SET TASK — Print the lines below verbatim, keeping every word, number, and bracket unchanged.
----------------
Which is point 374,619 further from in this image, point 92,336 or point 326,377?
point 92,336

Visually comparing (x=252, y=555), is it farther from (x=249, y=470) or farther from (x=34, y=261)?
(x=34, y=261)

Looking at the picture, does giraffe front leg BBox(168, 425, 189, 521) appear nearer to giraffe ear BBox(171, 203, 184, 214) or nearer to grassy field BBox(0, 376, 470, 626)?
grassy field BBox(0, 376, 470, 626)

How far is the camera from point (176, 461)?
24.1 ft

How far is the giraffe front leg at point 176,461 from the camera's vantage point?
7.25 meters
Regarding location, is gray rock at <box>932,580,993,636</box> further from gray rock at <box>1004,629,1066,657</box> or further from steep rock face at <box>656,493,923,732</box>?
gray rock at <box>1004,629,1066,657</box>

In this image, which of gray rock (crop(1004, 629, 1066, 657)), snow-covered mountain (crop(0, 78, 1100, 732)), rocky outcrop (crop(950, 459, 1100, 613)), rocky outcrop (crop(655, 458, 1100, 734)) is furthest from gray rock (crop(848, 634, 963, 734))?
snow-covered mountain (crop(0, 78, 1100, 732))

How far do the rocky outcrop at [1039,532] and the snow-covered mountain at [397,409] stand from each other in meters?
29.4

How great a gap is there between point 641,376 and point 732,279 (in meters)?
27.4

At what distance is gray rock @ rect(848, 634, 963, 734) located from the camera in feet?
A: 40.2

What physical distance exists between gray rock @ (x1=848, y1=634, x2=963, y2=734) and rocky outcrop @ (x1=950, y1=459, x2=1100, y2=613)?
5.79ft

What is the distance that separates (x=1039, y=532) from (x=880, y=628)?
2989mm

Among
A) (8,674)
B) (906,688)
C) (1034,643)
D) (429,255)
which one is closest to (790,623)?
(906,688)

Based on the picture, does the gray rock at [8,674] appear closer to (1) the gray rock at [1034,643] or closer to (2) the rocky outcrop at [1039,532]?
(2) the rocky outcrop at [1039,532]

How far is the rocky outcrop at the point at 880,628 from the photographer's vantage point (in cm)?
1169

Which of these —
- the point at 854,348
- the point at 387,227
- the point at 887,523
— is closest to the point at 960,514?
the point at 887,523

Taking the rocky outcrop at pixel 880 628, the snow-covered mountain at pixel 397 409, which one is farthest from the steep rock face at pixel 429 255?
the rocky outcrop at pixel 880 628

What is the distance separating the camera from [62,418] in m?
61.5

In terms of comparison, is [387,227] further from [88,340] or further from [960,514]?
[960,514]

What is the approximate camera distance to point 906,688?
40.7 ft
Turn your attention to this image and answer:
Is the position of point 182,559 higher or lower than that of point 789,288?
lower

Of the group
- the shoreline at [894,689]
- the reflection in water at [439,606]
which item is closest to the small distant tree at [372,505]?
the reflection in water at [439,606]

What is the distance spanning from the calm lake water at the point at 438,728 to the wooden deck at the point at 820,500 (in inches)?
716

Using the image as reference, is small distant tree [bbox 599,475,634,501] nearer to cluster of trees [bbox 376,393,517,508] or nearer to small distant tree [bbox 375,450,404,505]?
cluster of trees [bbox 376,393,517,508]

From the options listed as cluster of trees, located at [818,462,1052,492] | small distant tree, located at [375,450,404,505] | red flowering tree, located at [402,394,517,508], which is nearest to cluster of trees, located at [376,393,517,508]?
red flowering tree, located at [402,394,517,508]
----------------
EXERCISE RESPONSE —
Which is point 374,619 further from in this image, point 92,336 or point 326,377?
point 92,336

Visually comparing (x=252, y=555), is it farther from (x=249, y=470) or farther from (x=34, y=261)?
(x=34, y=261)

Looking at the picture, does giraffe front leg BBox(168, 425, 189, 521) appear nearer to giraffe ear BBox(171, 203, 184, 214) or nearer to grassy field BBox(0, 376, 470, 626)?
grassy field BBox(0, 376, 470, 626)

How far is the camera from point (176, 461)?
24.1 ft

How far is the giraffe front leg at point 176,461 from the camera's vantage point?
7.25 meters
Regarding location, is gray rock at <box>932,580,993,636</box> further from gray rock at <box>1004,629,1066,657</box> or further from steep rock face at <box>656,493,923,732</box>?
gray rock at <box>1004,629,1066,657</box>

In this image, which of gray rock (crop(1004, 629, 1066, 657)), snow-covered mountain (crop(0, 78, 1100, 732)), rocky outcrop (crop(950, 459, 1100, 613)), rocky outcrop (crop(655, 458, 1100, 734)) is furthest from gray rock (crop(848, 634, 963, 734))?
snow-covered mountain (crop(0, 78, 1100, 732))

How far do the rocky outcrop at [1039,532] and the snow-covered mountain at [397,409] stand from each other in meters?
29.4

How great a gap is there between point 641,376 and point 732,279 (in meters)?
27.4

At what distance is gray rock @ rect(848, 634, 963, 734) located from the camera in feet?
A: 40.2

What physical distance exists between gray rock @ (x1=848, y1=634, x2=963, y2=734) and rocky outcrop @ (x1=950, y1=459, x2=1100, y2=613)?
5.79ft

What is the distance that separates (x=1039, y=532) from (x=880, y=628)?
2989mm

Among
A) (8,674)
B) (906,688)
C) (1034,643)
D) (429,255)
which one is closest to (790,623)?
(906,688)

Based on the picture, does the gray rock at [8,674] appear closer to (1) the gray rock at [1034,643] or closer to (2) the rocky outcrop at [1039,532]?
(2) the rocky outcrop at [1039,532]

How far is the rocky outcrop at the point at 880,628 from the photographer's vantage point (in cm)?
1169

Which of these —
- the point at 854,348
- the point at 387,227
- the point at 887,523
— is closest to the point at 960,514?
the point at 887,523

Taking the rocky outcrop at pixel 880 628, the snow-covered mountain at pixel 397 409, which one is farthest from the steep rock face at pixel 429 255?
the rocky outcrop at pixel 880 628

What is the distance separating the camera from [62,418] in m?
61.5

In terms of comparison, is [387,227] further from [88,340] or further from [960,514]?
[960,514]

What is the approximate camera distance to point 906,688?
40.7 ft
Turn your attention to this image and answer:
Is the position of point 182,559 higher or lower than that of point 789,288?
lower

Of the group
- the shoreline at [894,689]
- the reflection in water at [439,606]
which item is closest to the small distant tree at [372,505]?
the reflection in water at [439,606]

What is the distance spanning from the calm lake water at the point at 438,728 to the wooden deck at the point at 820,500 (in inches)?
716

Using the image as reference, is small distant tree [bbox 599,475,634,501] nearer to cluster of trees [bbox 376,393,517,508] or nearer to small distant tree [bbox 375,450,404,505]?
cluster of trees [bbox 376,393,517,508]

From the options listed as cluster of trees, located at [818,462,1052,492] | small distant tree, located at [375,450,404,505] | red flowering tree, located at [402,394,517,508], which is nearest to cluster of trees, located at [376,393,517,508]?
red flowering tree, located at [402,394,517,508]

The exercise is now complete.